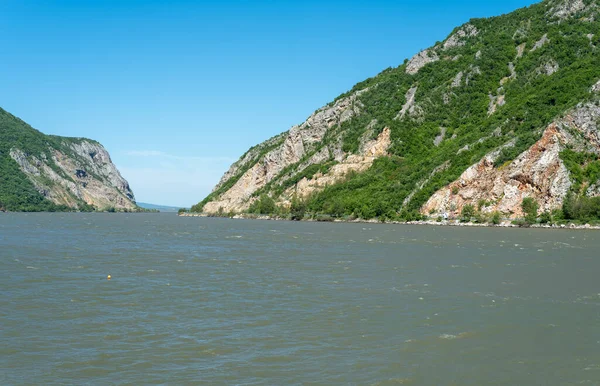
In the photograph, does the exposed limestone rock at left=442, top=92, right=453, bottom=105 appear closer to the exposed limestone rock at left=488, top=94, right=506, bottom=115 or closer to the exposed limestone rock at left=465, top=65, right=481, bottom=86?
the exposed limestone rock at left=465, top=65, right=481, bottom=86

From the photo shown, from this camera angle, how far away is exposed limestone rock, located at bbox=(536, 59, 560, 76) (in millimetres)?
151375

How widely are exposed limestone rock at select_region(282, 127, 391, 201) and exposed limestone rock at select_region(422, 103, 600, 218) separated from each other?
52068mm

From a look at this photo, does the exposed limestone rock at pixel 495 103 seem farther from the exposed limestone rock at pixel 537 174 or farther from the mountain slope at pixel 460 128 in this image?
the exposed limestone rock at pixel 537 174

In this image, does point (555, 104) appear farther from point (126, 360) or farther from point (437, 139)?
point (126, 360)

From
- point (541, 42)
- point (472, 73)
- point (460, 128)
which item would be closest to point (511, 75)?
point (472, 73)

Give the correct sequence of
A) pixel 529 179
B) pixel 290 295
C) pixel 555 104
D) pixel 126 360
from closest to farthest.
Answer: pixel 126 360
pixel 290 295
pixel 529 179
pixel 555 104

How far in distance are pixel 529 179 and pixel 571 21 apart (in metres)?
91.3

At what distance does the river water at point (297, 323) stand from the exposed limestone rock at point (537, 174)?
2862 inches

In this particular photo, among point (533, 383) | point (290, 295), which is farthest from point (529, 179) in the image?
point (533, 383)

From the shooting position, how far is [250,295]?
85.3 feet

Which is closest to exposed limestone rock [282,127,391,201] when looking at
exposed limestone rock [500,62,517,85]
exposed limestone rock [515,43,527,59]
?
exposed limestone rock [500,62,517,85]

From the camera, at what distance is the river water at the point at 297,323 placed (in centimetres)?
1473

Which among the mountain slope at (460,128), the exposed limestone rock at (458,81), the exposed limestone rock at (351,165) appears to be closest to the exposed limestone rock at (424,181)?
the mountain slope at (460,128)

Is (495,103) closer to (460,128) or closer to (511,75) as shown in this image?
(460,128)
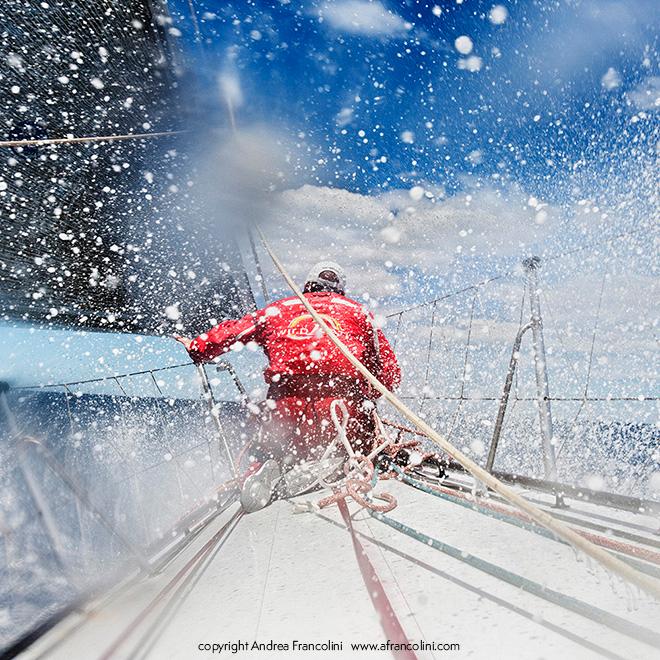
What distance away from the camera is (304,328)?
2344 mm

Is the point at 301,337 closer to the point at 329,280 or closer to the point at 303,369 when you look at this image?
the point at 303,369

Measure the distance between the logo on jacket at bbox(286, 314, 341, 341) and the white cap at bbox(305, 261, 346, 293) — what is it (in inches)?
16.2

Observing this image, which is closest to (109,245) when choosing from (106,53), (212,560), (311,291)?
(106,53)

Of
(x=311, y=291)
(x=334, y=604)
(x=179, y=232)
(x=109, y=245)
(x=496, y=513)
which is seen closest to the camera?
(x=334, y=604)

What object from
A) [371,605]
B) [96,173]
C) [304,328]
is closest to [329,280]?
[304,328]

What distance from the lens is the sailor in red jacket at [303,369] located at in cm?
231

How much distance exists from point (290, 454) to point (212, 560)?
0.93 m

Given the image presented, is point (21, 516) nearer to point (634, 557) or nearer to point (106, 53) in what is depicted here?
point (106, 53)

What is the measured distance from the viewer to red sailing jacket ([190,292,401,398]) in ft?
7.55

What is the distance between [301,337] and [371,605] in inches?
58.9

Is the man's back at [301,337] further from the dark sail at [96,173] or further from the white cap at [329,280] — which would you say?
the dark sail at [96,173]

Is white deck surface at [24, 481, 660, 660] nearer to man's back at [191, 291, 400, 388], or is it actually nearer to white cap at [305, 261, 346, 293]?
man's back at [191, 291, 400, 388]

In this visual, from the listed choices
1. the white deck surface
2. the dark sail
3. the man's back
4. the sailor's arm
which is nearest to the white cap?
the man's back

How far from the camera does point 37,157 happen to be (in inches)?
179
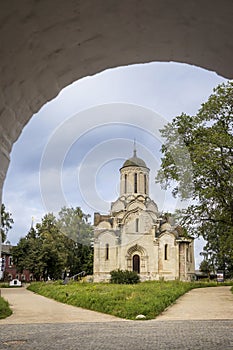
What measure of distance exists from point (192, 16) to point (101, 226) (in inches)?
1746

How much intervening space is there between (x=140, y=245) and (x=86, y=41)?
137 ft

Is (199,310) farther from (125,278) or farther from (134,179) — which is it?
(134,179)

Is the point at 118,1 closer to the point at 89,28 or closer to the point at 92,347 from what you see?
the point at 89,28

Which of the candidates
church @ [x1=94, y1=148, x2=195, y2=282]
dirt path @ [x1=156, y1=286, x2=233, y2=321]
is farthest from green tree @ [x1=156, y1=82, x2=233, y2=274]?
church @ [x1=94, y1=148, x2=195, y2=282]

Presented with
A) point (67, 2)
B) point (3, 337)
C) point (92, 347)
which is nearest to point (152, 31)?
point (67, 2)

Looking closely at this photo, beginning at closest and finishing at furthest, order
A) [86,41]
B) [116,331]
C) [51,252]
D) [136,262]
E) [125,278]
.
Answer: [86,41]
[116,331]
[125,278]
[51,252]
[136,262]

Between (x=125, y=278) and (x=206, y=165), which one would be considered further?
(x=125, y=278)

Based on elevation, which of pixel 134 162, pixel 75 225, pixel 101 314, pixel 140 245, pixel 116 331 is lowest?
pixel 101 314

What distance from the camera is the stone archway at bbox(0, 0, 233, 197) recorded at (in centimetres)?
275

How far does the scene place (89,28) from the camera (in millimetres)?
2984

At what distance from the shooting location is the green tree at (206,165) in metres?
18.8

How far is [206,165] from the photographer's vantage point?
60.8ft

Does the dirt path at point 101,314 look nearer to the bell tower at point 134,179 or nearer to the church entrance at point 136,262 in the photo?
the church entrance at point 136,262

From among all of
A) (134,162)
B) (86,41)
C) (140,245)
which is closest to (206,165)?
(86,41)
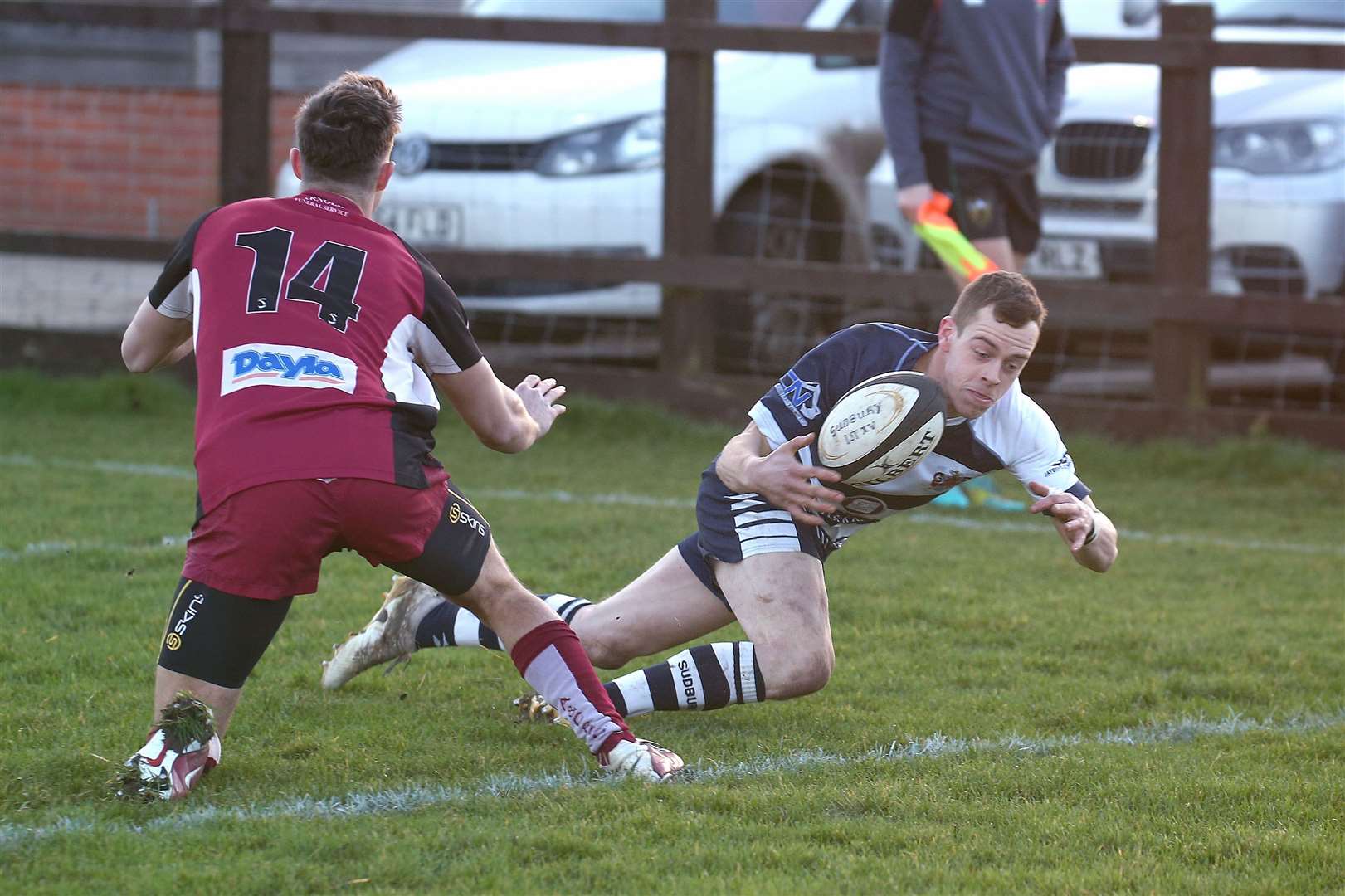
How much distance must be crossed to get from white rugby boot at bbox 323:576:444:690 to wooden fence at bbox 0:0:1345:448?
428cm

------------------------------

## What you should do
Give again exactly the lines from the one holding "Is (199,310) farther" to the final line of the records, both ends included; any pictures stay out.

## Result below
Is (199,310) farther from (125,278) or farther from (134,179) — which is it?
(134,179)

Is the point at 118,1 closer to the point at 89,28 or closer to the point at 92,347 from what you see?
the point at 89,28

Which of the candidates
church @ [x1=94, y1=148, x2=195, y2=282]
dirt path @ [x1=156, y1=286, x2=233, y2=321]
is farthest from green tree @ [x1=156, y1=82, x2=233, y2=274]?
church @ [x1=94, y1=148, x2=195, y2=282]

Presented with
A) point (67, 2)
B) point (3, 337)
C) point (92, 347)
which is nearest to point (152, 31)?
point (67, 2)

Looking closely at this photo, beginning at closest and finishing at furthest, order
A) [86,41]
B) [116,331]
C) [51,252]
D) [136,262]
E) [125,278]
.
Answer: [86,41]
[116,331]
[125,278]
[51,252]
[136,262]

Between (x=125, y=278) and (x=206, y=165), which one would be considered further?
(x=125, y=278)

Based on elevation, which of pixel 134 162, pixel 75 225, pixel 101 314, pixel 140 245, pixel 116 331 is lowest?
pixel 101 314

What distance from the camera is the stone archway at bbox(0, 0, 233, 197) recorded at (in centimetres)?
275

How far does the scene place (89,28) from the camera (in millimetres)?
2984

At what distance from the shooting location is the green tree at (206,165) in metres?
18.8

How far is [206,165] from the photographer's vantage point?
60.8ft

Does the dirt path at point 101,314 look nearer to the bell tower at point 134,179 or nearer to the church entrance at point 136,262 in the photo?
the church entrance at point 136,262

From among all of
A) (134,162)
B) (86,41)
C) (140,245)
which is closest to (206,165)?
(86,41)
How much distance must be crossed to get from white rugby boot at bbox 323:576:444:690 to wooden fence at bbox 0:0:1345:448?
428cm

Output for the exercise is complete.